>>>>

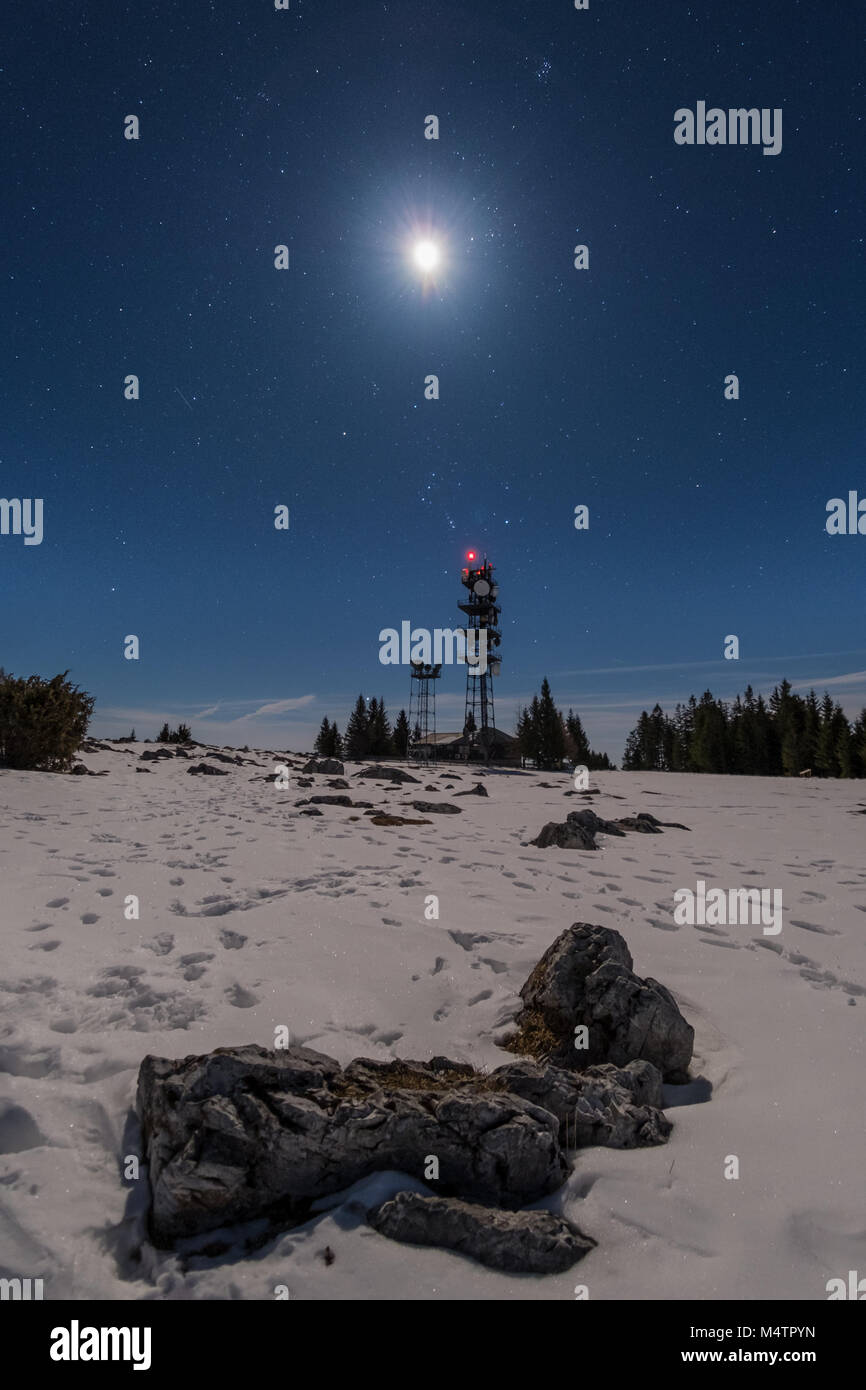 Transmitter station tower on snow covered mountain Schoeckl with moon and stars in the sky - Stock Image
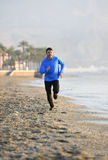 Homem novo do esporte que corre no exercício da aptidão na praia ao longo do amanhecer do mar Foto de Stock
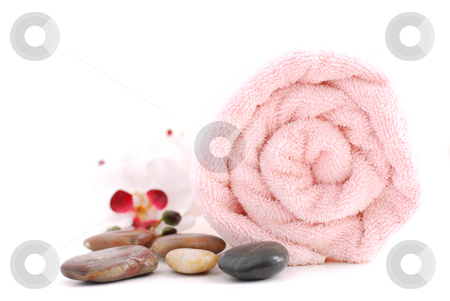 Spa stock photo, Pink rolled up towel with massage stones on white background by Elena Elisseeva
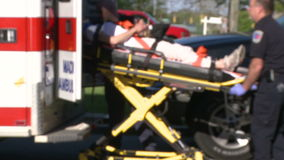 Woman moved by stretcher into ambulance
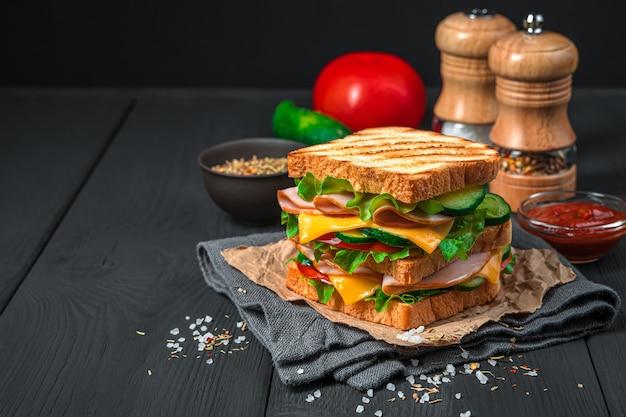 복사 공간이 있는 어두운 배경에 구운 토스트 햄 야채와 치즈를 곁들인 더블 샌드위치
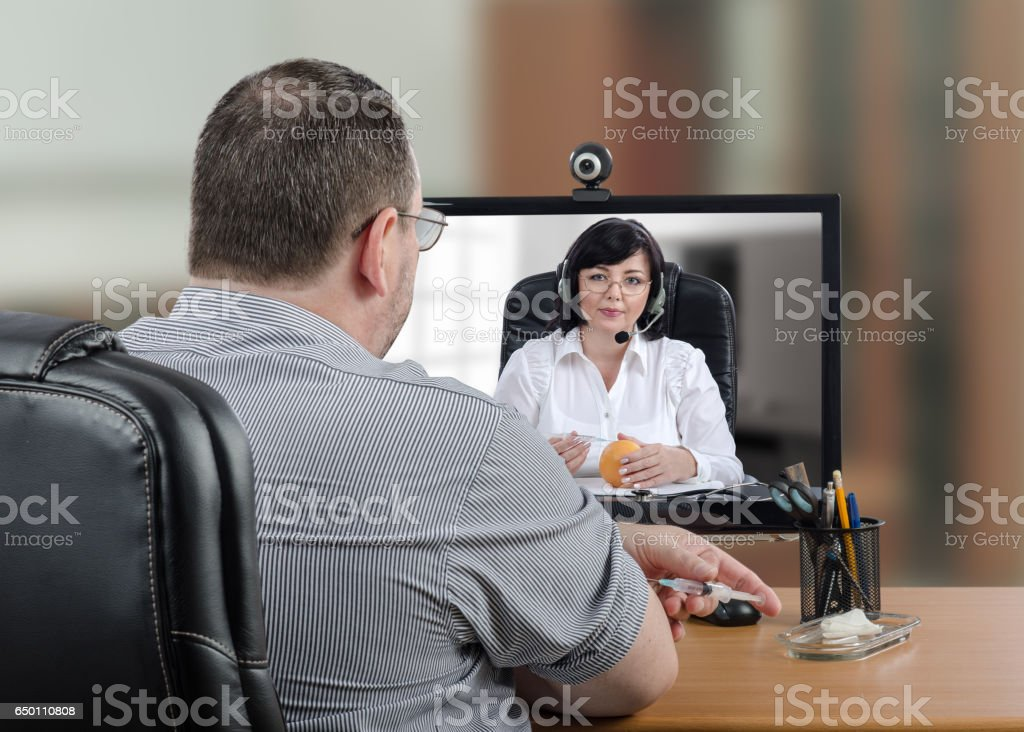 Telehealth patient is ready to insert the syringe into his skin stock photo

<<<<

- WHAT IS EXPECTED
Omitting the images, output each record precisely as written.

- RESPONSE
 Transmitter station tower on snow covered mountain Schoeckl with moon and stars in the sky - Stock Image
 Homem novo do esporte que corre no exercício da aptidão na praia ao longo do amanhecer do mar Foto de Stock
 Spa stock photo, Pink rolled up towel with massage stones on white background by Elena Elisseeva
 Woman moved by stretcher into ambulance
 복사 공간이 있는 어두운 배경에 구운 토스트 햄 야채와 치즈를 곁들인 더블 샌드위치
 Telehealth patient is ready to insert the syringe into his skin stock photo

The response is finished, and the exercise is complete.